━━ Text excerpt

I’ve been watching Naruto for a decade now. Just that. No other anime, except for the occasional movie.

That was up until I heard about Attack On Titan. I’m thoroughly glad that I decided to give it a shot, because it is amazeballs. The story is complex and full of satire and social commentary. The main characters seem to get deeper by the second, always with hints that there is much more to know. The animation is absolutely superb.

After that, I had to ask: what else am I missing?

Since I have a Cruchyroll subscription, I just added a bunch of things to my queue that seemed interesting at first glance. One of which being Sword Art Online.


Once again, I was blown away by what I saw. What an incredibly clever premise: maker of immersive virtual reality game holds 10,000 players hostage in the game world so that their virtual deaths become physical and the only chance of escape is total victory. Then they went and animated it beautifully.

Couldn’t. Stop. Watching.

For about 6 episodes.

━━━━

Jobs >>
[a] Write out the part of the post about watching anime that begins with the words "After that, I" and stops after the words "Couldn’t. Stop. Watching.".
[b] Pick up the post about watching anime after its last sentence and continue it.

━━ Records shown

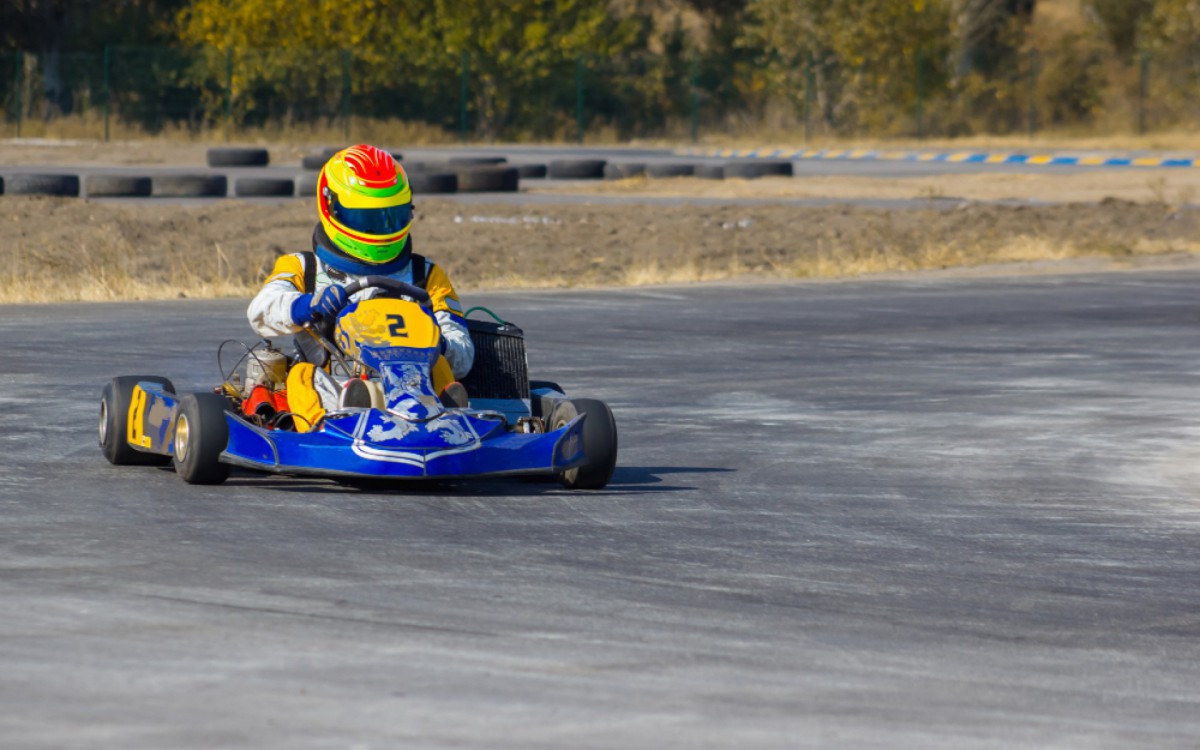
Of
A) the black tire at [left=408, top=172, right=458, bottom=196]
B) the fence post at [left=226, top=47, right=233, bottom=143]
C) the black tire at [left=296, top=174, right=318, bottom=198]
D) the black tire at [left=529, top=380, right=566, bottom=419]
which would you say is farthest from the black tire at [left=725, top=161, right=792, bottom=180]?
the black tire at [left=529, top=380, right=566, bottom=419]

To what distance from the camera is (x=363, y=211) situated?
9.13 m

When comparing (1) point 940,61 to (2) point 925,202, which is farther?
(1) point 940,61

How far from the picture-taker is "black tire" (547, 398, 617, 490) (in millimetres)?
8562

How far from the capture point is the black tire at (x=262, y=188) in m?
30.5

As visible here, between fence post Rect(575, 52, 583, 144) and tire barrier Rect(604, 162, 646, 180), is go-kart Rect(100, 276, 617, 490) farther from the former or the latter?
fence post Rect(575, 52, 583, 144)

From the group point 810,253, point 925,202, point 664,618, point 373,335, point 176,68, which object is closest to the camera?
point 664,618

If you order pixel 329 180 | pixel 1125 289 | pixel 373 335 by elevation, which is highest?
pixel 329 180

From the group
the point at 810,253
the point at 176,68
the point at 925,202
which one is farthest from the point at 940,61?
the point at 810,253

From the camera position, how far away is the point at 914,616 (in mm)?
6352

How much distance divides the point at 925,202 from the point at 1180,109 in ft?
78.6

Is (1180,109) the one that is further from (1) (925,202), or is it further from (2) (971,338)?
(2) (971,338)

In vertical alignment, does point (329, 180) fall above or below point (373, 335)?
above

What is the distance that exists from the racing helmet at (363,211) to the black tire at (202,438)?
1.08 m

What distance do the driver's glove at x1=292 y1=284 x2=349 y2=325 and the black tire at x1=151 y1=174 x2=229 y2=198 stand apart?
22.3 meters
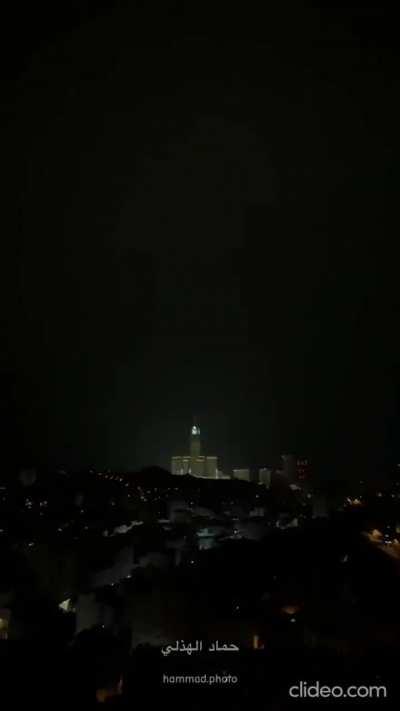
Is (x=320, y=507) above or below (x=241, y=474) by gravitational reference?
above

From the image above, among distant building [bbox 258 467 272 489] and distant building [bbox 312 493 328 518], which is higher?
distant building [bbox 312 493 328 518]

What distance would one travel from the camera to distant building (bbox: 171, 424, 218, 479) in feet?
103

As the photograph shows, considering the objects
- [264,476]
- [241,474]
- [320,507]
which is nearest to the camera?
[320,507]

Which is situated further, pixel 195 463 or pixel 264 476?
pixel 195 463

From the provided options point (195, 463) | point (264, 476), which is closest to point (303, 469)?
point (264, 476)

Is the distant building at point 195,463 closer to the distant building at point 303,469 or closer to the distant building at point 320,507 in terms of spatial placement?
the distant building at point 303,469

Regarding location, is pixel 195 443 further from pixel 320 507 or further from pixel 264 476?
pixel 320 507

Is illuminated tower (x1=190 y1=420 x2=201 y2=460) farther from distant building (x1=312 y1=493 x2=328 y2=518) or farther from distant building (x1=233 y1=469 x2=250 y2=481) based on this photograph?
distant building (x1=312 y1=493 x2=328 y2=518)

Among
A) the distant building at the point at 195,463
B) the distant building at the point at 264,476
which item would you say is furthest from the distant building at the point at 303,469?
the distant building at the point at 195,463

━━━━

Per-task outputs >>
[a]
After that, I had to ask: what else am I missing?

Since I have a Cruchyroll subscription, I just added a bunch of things to my queue that seemed interesting at first glance. One of which being Sword Art Online.


Once again, I was blown away by what I saw. What an incredibly clever premise: maker of immersive virtual reality game holds 10,000 players hostage in the game world so that their virtual deaths become physical and the only chance of escape is total victory. Then they went and animated it beautifully.

Couldn’t. Stop. Watching.

[b]
I have never seen a good thing go so badly so quickly. Before I knew it, they were throwing out the game rules (which makes so much sense for people literally trapped in a computer system), the characters had massive, inexplicable shifts (hey, girl who is a total badass: could you suddenly turn into Scarlett O’Hara, but bring back the badassness when it’s convenient?) and plot ‘twists’ that left more questions than they answered, which would have bothered me if I cared to ask in the first place (the final boss is actually the in-game character of the crazy game creator who was pretending to be a player and he decides, for practically no reason at all, to challenge the main character to a duel that ends the game only 3/4 of the way through).

They spent all of eleven 20-minute episodes (I’m ignoring the bit where our two heroes literally take a break and go hang out by a lake for three full episodes) on the entire game. The entire, 100-level MMORPG that, according to the story, lasted two full years.

I was more than a little pissed off about that experience.

Not to say that I stopped watching. Because now it’s total train-wreck syndrome. The big hero is now back in another VR game where he’s – no joke – a fairy and his in-game wife from SAO has had her living consciousness magically transferred between games by a rapey-eyed subordinate of her IRL software-exec father. He’s keeping her locked in a birdcage and ruling over fairyland in between implementations of his not-at-all-psychotic ‘I’ll molest her until it makes her want it’ plan.

Sad to say that you can, in fact, make this shit up. You just shouldn’t.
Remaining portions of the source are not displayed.